Testo della pagina:
■ ■ ■

Vallanzasca non si pente: un poliziotto sa che un giorno può morire

Il «bel René» chiede scusa alla vedova di un agente morto nel ’77. Ma dice: «Chi ho ucciso sapeva di poter trovare gente come me»

Gianluigi Nuzzi

da Milano

«Non mi pento di nulla. Ci sono vittime per le quali posso sentire una colpa pesante. Altre invece che fanno parte del gioco. Un poliziotto che ha l’indennizzo rischio, sa di andare incontro alla possibilità di incontrare un Vallanzasca. Fa parte del gioco». Sei mesi dopo la richiesta di grazia a Carlo Azeglio Ciampi, Renato Vallanzasca cambia registro. Scrive lettere ai parenti delle sue vittime. Va in televisione. Cerca di dare un senso a quanto accaduto. La missiva viene indirizzata a Gabriella Vitali, vedova del poliziotto Luigi D’Andrea, rimasto freddato al casello di Dalmine, durante un controllo il 7 febbraio 1977. Vallanzasca rivolge attenzioni e parole affettuose alla signora e anche anche alle figlie dell’agente ucciso. Che indica, sia il marito, sia le figlie, con i nomi propri.
Insomma, nessuna rivisitazione critica, nessun passo indietro. Per Vallanzasca ci sarebbe infatti il rischio di passare per un ipocrita: «Signora Gabriella...Sono Renato Vallanzasca - è l’incipit -. Aspetti! La prego non butti via la mia lettera. Non le scrivo né per protestarle la mia innocenza, sarebbe inutile, né per smuoverla a pietà o sentimenti analoghi. Ho notato il nome delle sue due piccole Lucia e Mariagiovanna, mi rendo conto del dramma, io non devo farmi perdonare nulla da lei ma, mi creda o meno, l’idea che povere innocenti paghino con l’assenza eterna del loro padre mi ha fatto male».
Per questo insiste. Ancora si rivolge alla vedova. Chiede: «Se mai le sarà possibile cerchi di dimenticare il suo amato Luigi e viva nell’amore delle sue creature. Mi creda ho solo da perdere con la presente, può sembrare un volersi far sembrare “un cuor nobile” che mi renderebbe all’occhio dell’opinione pubblica anche una viscida serpe. Ma ho scritto questa lettera così, di getto». A che fine dopo trent’anni di silenzio e a sei mesi dalla richiesta di grazia al Colle?

■ ■ ■

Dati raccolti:
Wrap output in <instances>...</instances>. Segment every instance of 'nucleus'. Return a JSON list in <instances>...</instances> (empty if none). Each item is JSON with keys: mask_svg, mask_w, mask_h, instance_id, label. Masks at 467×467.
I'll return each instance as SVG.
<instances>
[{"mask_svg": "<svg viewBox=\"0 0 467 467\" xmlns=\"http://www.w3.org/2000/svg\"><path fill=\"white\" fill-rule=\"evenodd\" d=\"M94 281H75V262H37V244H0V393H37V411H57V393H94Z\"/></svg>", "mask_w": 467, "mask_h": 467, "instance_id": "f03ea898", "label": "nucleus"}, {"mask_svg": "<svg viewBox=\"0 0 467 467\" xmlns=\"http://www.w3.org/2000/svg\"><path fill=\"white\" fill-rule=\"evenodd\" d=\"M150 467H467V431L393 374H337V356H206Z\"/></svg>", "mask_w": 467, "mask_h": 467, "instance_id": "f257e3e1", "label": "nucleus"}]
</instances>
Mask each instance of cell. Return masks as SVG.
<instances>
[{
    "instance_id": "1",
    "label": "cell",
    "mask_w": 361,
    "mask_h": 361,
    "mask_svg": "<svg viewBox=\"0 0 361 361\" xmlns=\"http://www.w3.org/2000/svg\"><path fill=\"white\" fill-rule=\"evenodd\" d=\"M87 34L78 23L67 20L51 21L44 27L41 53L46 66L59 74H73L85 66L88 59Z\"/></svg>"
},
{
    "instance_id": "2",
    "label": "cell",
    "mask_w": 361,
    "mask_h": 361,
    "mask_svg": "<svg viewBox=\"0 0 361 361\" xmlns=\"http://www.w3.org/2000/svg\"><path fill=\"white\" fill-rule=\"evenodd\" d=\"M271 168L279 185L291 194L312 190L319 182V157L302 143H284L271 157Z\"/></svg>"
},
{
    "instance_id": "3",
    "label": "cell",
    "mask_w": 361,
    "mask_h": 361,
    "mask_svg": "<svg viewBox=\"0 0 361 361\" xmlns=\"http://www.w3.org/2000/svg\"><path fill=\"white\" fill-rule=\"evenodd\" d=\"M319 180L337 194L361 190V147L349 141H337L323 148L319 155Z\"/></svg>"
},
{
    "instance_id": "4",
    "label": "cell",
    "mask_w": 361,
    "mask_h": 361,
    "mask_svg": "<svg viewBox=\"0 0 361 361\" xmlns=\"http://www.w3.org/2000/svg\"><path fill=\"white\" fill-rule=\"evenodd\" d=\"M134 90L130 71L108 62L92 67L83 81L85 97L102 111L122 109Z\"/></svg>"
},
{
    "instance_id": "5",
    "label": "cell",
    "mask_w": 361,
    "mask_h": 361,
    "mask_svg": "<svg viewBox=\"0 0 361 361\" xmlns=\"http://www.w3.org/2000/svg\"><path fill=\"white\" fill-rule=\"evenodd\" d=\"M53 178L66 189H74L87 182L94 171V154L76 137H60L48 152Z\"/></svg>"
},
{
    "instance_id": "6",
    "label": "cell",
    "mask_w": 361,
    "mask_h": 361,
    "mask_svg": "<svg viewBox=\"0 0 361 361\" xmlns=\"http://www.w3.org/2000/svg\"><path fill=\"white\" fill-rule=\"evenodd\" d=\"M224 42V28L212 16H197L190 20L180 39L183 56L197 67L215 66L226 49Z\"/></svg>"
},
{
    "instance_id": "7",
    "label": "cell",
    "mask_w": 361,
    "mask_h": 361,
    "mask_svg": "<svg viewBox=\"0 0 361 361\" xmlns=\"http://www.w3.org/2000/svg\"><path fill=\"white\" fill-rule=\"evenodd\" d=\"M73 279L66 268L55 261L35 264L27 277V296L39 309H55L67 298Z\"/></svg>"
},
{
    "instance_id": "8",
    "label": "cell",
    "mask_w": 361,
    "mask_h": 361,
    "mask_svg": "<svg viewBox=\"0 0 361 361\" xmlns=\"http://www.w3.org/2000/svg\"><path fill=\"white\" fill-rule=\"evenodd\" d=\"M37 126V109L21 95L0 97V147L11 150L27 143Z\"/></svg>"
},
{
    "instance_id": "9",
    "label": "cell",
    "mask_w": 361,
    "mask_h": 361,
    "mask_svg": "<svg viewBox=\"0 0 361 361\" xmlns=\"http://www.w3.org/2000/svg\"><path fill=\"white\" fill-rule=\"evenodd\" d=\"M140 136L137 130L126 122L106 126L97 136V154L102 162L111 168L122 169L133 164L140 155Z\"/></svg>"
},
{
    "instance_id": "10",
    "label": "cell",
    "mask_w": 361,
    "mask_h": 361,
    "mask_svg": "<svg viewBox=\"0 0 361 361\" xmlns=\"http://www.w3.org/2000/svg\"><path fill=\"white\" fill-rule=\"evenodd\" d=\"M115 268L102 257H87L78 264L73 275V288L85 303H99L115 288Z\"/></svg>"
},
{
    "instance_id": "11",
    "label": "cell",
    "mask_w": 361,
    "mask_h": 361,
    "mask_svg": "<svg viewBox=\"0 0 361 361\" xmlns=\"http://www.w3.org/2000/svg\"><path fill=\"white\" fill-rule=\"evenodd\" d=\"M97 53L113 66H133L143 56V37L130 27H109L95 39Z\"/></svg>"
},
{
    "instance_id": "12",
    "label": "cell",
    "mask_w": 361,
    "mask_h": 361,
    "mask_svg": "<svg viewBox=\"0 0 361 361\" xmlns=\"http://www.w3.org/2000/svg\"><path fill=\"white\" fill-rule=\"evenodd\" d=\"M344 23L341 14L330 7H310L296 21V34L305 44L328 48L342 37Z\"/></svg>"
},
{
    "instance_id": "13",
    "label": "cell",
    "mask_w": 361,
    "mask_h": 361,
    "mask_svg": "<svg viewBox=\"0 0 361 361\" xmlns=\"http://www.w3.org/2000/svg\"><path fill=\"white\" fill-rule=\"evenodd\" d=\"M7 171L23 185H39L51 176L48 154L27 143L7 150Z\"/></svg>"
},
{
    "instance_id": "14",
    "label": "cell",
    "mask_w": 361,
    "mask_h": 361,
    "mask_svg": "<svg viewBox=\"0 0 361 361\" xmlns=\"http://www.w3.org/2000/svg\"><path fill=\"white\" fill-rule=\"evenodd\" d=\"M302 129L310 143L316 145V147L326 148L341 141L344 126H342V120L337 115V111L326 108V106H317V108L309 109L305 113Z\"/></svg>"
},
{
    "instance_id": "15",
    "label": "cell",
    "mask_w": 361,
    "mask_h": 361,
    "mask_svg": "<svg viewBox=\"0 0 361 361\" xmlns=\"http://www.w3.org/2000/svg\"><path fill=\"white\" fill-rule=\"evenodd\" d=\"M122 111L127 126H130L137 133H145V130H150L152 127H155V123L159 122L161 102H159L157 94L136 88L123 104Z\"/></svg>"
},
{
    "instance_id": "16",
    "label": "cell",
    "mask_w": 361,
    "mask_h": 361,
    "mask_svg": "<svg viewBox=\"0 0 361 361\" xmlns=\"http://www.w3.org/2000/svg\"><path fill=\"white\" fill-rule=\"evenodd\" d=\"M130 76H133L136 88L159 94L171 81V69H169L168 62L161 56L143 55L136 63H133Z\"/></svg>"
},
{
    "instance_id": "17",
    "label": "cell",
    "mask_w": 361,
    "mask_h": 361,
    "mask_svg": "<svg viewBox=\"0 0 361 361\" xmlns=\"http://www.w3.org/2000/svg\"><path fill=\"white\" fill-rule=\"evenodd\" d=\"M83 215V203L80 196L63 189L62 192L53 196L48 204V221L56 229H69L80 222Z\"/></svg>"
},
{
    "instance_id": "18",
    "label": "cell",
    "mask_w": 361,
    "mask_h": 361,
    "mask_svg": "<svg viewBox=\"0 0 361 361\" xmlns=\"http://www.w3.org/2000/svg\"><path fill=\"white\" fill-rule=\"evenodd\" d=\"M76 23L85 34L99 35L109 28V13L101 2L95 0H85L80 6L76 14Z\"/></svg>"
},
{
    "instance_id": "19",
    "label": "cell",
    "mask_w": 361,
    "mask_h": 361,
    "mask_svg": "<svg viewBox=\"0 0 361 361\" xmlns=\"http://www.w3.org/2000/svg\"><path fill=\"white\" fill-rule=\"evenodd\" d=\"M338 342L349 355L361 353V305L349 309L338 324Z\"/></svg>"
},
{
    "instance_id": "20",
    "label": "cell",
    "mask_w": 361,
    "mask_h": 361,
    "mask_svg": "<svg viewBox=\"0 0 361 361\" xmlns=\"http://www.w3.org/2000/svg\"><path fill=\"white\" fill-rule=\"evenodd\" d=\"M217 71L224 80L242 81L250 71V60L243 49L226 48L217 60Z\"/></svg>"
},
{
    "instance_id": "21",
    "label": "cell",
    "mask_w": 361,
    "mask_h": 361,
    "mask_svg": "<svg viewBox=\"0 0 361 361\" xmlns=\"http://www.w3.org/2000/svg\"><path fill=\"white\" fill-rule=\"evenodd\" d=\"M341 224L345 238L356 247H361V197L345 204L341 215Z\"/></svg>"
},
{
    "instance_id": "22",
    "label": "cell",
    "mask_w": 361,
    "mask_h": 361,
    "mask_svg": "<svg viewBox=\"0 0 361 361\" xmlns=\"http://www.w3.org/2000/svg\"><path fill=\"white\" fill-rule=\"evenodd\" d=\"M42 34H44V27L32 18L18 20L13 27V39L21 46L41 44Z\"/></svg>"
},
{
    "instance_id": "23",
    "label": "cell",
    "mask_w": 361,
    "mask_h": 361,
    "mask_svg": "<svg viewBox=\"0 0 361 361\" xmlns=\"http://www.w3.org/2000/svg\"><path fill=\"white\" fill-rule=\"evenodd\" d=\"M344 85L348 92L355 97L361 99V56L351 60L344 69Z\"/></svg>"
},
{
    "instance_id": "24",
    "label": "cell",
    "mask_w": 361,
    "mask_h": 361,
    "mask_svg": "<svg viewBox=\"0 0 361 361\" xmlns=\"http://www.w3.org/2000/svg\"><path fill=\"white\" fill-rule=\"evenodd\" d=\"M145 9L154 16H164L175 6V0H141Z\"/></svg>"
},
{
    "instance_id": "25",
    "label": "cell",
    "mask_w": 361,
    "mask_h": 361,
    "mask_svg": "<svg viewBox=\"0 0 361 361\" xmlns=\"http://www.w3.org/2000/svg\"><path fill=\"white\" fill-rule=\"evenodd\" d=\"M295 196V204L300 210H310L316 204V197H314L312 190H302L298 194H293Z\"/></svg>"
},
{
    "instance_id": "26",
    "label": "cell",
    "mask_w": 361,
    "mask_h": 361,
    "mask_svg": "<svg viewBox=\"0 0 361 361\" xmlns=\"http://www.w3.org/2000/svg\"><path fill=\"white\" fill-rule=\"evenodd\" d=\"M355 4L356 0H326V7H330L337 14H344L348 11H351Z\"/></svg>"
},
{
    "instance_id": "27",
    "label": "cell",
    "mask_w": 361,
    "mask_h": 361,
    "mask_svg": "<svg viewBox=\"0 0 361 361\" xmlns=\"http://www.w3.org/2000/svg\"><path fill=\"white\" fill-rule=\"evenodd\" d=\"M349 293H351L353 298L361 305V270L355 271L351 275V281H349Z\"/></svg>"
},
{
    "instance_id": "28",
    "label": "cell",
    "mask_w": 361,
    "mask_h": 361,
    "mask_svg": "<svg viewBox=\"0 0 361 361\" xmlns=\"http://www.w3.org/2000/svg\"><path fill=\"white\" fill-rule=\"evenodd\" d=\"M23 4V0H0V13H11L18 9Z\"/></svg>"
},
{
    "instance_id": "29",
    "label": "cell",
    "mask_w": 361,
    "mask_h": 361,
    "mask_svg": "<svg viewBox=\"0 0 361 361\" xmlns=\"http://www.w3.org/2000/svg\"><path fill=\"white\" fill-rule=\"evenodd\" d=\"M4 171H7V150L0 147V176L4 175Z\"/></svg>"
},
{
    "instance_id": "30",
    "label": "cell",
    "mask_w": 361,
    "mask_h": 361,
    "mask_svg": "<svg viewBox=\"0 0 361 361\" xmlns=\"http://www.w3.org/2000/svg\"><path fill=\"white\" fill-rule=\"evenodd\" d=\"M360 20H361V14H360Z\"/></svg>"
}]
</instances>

■ ■ ■

Il problema:
Correggi il pezzo del testo della pagina che comincia con le parole "Gianluigi Nuzzi" e finisce con "i nomi propri.", mettendo "posto di blocco" al posto di "casello". I dati non c'entrano niente con il testo della pagina.

Spazio risposta:
Gianluigi Nuzzi

da Milano

«Non mi pento di nulla. Ci sono vittime per le quali posso sentire una colpa pesante. Altre invece che fanno parte del gioco. Un poliziotto che ha l’indennizzo rischio, sa di andare incontro alla possibilità di incontrare un Vallanzasca. Fa parte del gioco». Sei mesi dopo la richiesta di grazia a Carlo Azeglio Ciampi, Renato Vallanzasca cambia registro. Scrive lettere ai parenti delle sue vittime. Va in televisione. Cerca di dare un senso a quanto accaduto. La missiva viene indirizzata a Gabriella Vitali, vedova del poliziotto Luigi D’Andrea, rimasto freddato al posto di blocco di Dalmine, durante un controllo il 7 febbraio 1977. Vallanzasca rivolge attenzioni e parole affettuose alla signora e anche anche alle figlie dell’agente ucciso. Che indica, sia il marito, sia le figlie, con i nomi propri.